Why shouldn't I let my children learn that cleaning is therapeutic, asks Kate Holmquist
Parents who can afford to, hire servants. They justify this by saying that parents have more time to focus on the important job of child-rearing. Mum can stop nagging Dad, and Mum and Dad can stop nagging the children to stop leaving their stuff lying around, bathroom towels on the floor and soap smears on the mirror. If you can afford paid help, it will make life less stressful - as long as you don't mind rearing children who haven't a clue how to look after themselves.
Not being in this category of privilege myself, I've come up with another solution - and one that liberates everyone from the sex war. Assuming that parents have negotiated their own fair (and not necessarily equal) share of the housework, start using the free help right under your nose.

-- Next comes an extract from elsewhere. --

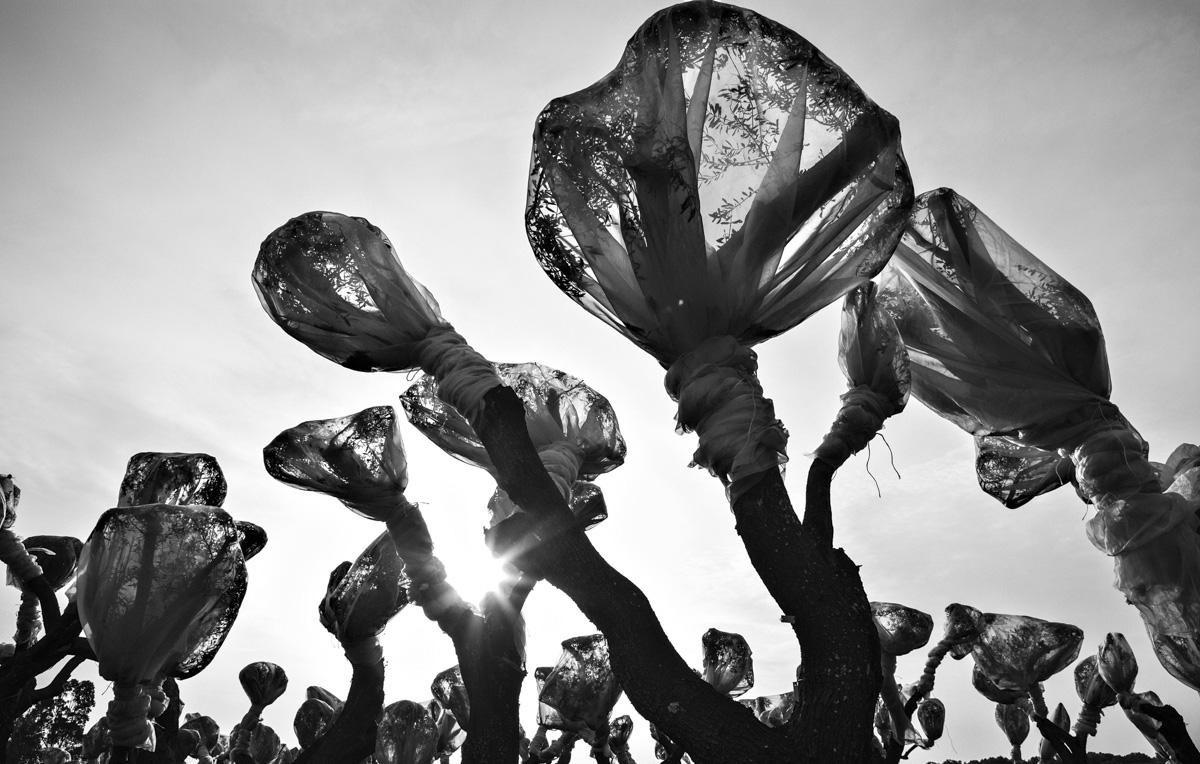 Gli ulivi salentini nelle fotografie di Ulderico Tramacere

Get the children to do housework - not all of it, but a reasonable amount.
Assuming that the children are of normal intellectual and physical abilities (and not all are, so that's another issue), there is a lot they can do as long as it's suitable to their age and stage. While it may shock you to hear this, four-year-olds can put toys away and tidy the book and video shelves. Six-year-olds can clean bathrooms. Seven-year-olds can wash ground-floor windows. Nine-year-olds can vacuum and mop floors. Teenagers (if you regard teenagerhood as starting at 12) can certainly cook family meals, do laundry, gardening and good old-fashioned deep cleaning.

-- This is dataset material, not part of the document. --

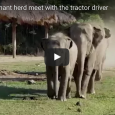 Kham La is a 5-year-old rescue elephant living at Elephant Nature Park in Thailand. Her favorite person at the nature park is a tractor driver named Darrick, and every morning when Darrick makes his rounds, […]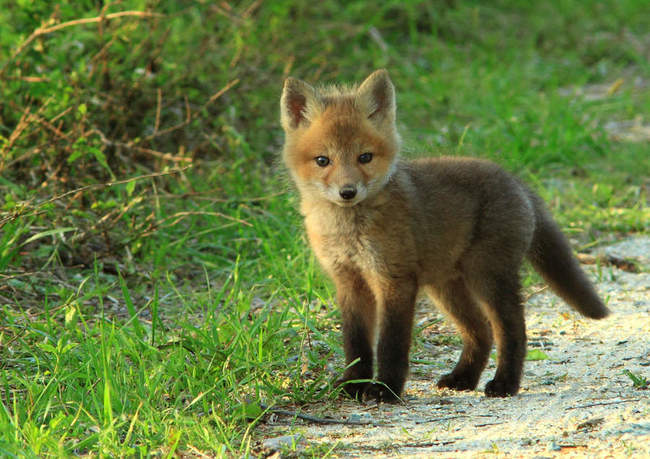 Adorable Photos of dangerous animals when they were little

You have to start young and praise them for their efforts. My 10-year-old already knows how to make her first family meal - chicken tortillas made with the help of a box of El Paso or Discovery, followed by brownies (also from a box - Greene's - but hey, we'll get to the Ballymaloe cookery course later). All children, from the age of two, can be taught tidy habits in a constructive, non-nagging way. They can be reared with the assumption that they all play their part. If you resent housework, they'll resent it. So be positive.
Otherwise, you're the servant. Recently, a pal of mine was near panic after she laundered her 17-year-old's clothes and one special item was ruined in the wash. She raced around Dublin until she found an item to replace the one that didn't survive the washing machine, so the child would never know what happened.

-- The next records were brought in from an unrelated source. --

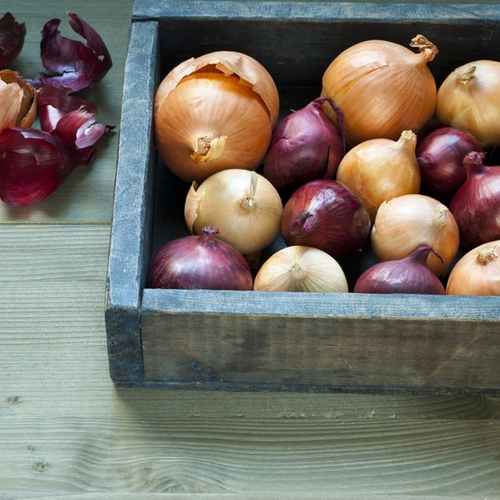 Colorado is the fourth biggest producer of onions by volume in the U.S. Farmers here grow red, white and yellow varieties.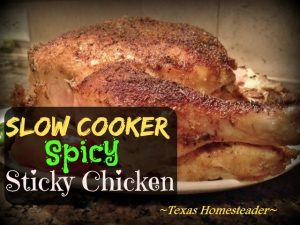 Cooking a Whole Chicken In A Slow Cooker. Today I'm sharing with you the TOP 10 Homesteading Posts of the Year! Curious to see the most popular posts? #TexasHomesteader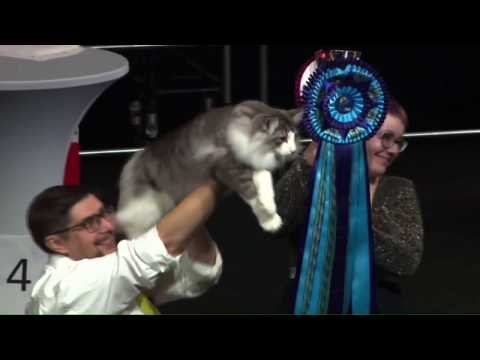 FIFe World cat show 2018 - Junior CAT II.mp4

I have every sympathy for her and I think she did the right thing in replacing the garment. However, my question to her was: "Why were you doing your 17-year-old's laundry?" My pal argues that her 17-year-old is at school from 8 in the morning until 6 in the evening, then has studying to do. Weekends are packed with extracurricular activities and social life. The child can hardly be expected to do housework as well.
I argue: get a life, and make your 17-year-old get a life too. How long does it take to put on a load of laundry? Who is going to replace the ruined garment when the 17-year-old is 21 and living in her own flat? "It's easier to do it myself," she tells me. Maybe so, but that's not the point.
We can blame the 1950s ethos of the ideal, urban, nuclear family with Mum full-time in the home for this idea we have that children cannot - or should not - work. In this ethos, it was a status symbol to have reared a daughter who could not cook or a son who didn't know where to find the toilet brush.
A better ideal would be farm life, where children participate in chores as soon as they can manage it.
The next question is, should children be paid to "help out" around the house? Absolutely not. Sharing in the burden of housework is an important part of communal living, especially if you want to raise sons who will have happy marriages. And why should you give your children money for sweeping a floor, when there's a good chance that they'll spend that money on some toy or item of clothing made by child slave labour in a third-world country?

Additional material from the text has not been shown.